La tecnica è quella che lo ha reso famoso e che ha cambiato il nostro modo di guardare le immagini, il decollage.
Il tema si è arrichito: dai manifesti del cinema con i suoi miti e i suoi sogni, alle immagini di fiori e frutta e i corpi perfetti della pubblicità.
Ma fondamentalmente è la struttura compositiva ad essere cambiata, così che l’impatto dell’immagine è nuovo.
Quando Rotella ha avuto l’intuizione di strappare i manifesti pubblicitari – negli anni ’50, camminando per le strade di Roma, è lui stesso a raccontarlo – ricomponendoli sulla tela, lasciava evidenti i segni degli strappi e l’immagine subiva un duplice destino che trovava un magico equilibrio nelle opere. Da una parte l’immagine strappata rivelava la sua natura puramente materiale, e la carta diventava l’elemento preminente dello sguardo; ciò ci ricorda che Rotella ha fatto parte di quella generazione che ha cercato nella pura oggettività il senso delle cose, liberandole di ogni sovrastruttura emotiva, culturale, storica, come i suoi amici del gruppo Nouveau Realisme o come più diffusamente faceva la Pop Art. Dall’altro l’immagine perdeva la sua unitarietà visiva a causa degli strappi e quindi anche la sua univocità di senso (che nel manifesto era molto chiara), non cancellando però il suo significato ma amplificandolo, aumentando il potenziale immaginativo dell’immagine poiché sfruttava i diversi strati dei manifesti: tracce di storie e di sogni che si intersecavano sulla superficie del quadro alimentando l’immaginazione della generazione a cui si rivolgevano.

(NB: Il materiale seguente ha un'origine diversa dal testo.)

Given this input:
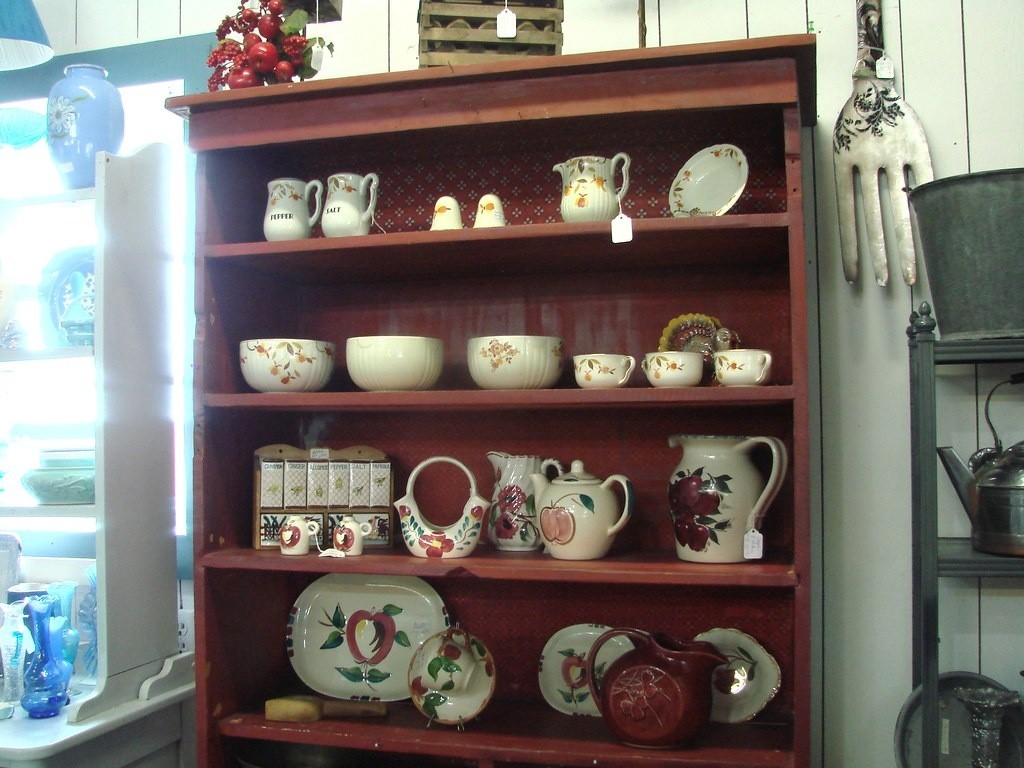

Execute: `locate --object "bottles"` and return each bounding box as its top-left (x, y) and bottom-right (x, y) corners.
top-left (279, 514), bottom-right (319, 556)
top-left (1, 582), bottom-right (81, 717)
top-left (44, 63), bottom-right (123, 189)
top-left (952, 686), bottom-right (1019, 768)
top-left (332, 513), bottom-right (371, 558)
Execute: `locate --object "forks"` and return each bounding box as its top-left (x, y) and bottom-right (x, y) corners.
top-left (833, 0), bottom-right (934, 285)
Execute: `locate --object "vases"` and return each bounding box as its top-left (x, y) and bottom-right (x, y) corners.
top-left (0, 580), bottom-right (78, 720)
top-left (46, 63), bottom-right (124, 188)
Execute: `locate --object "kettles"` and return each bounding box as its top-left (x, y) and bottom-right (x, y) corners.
top-left (934, 371), bottom-right (1024, 558)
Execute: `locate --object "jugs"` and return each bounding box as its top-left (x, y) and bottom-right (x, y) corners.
top-left (667, 434), bottom-right (787, 563)
top-left (262, 178), bottom-right (322, 242)
top-left (487, 450), bottom-right (561, 553)
top-left (552, 152), bottom-right (631, 222)
top-left (321, 173), bottom-right (381, 237)
top-left (583, 626), bottom-right (734, 750)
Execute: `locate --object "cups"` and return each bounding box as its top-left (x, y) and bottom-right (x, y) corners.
top-left (430, 195), bottom-right (462, 230)
top-left (473, 193), bottom-right (506, 227)
top-left (572, 348), bottom-right (773, 387)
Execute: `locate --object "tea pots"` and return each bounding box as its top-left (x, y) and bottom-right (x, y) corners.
top-left (530, 457), bottom-right (631, 562)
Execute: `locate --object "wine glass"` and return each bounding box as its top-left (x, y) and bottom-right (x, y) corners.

Rotella era riuscito a trovare un raro equilibrio tra spostamento verso l’ oggettività e materialità della realtà ed evidenza della natura immaginifica dell’immagine, che non necessita della sfera emozionale o intellettuale per generare stimoli sempre nuovi, scaturiti anche semplicemente da piccole variazioni della forma.
Il lavoro ha continuato a svilupparsi sul terreno della meccanicità e riproducibilità: manifesti staccati e rincollati su tele, procedimenti meccanici su tele emulsionate, su pannelli metallici. Ma sempre il decollage ha risarcito l’immagine della sua carica poetica, facendole assumere una nuova vita, una carica immaginativa e poetica continuamente nuova.
Nei lavori degli anni ’90 l’equilibrio diventa più forte e costruisce con maggiore evidenza il quadro. Il soggetto perde ogni connotazione culturale e diventa pura forma da reimpaginare nel quadro, in cui l’atto dello strappo diventa ancor di più il seme che costruisce l’immagine. Non è la specifica natura dei soggetti a presentarsi alla percezione dello spettatore: diventano anonimi, è evidente che sono soprattutto piacevoli allo sguardo nel contesto compositivo creato dall’artista. Piuttosto a saltarci all’occhio è il segno tracciato attraverso la visione degli strappi che, come il gesto di un pittore informale, costruisce e definisce la composizione.
Il gesto dissacratorio, che aveva decontestualizzato il manifesto dal muro urbano e lo aveva de- collocato con un collage sulla tela, ora ricompone l’immagine, come un pittore fa con le pennellate.
Il passaggio è sempre dal gesto all’immagine: cambia la storia che da raccontare, che non si sostanzia dei contenuti riconoscibili, ma tratta questi alla pari immagini del cinema, fiori, frutta, erbe e corpi: sostanzialmente come una continua avventura dello sguardo.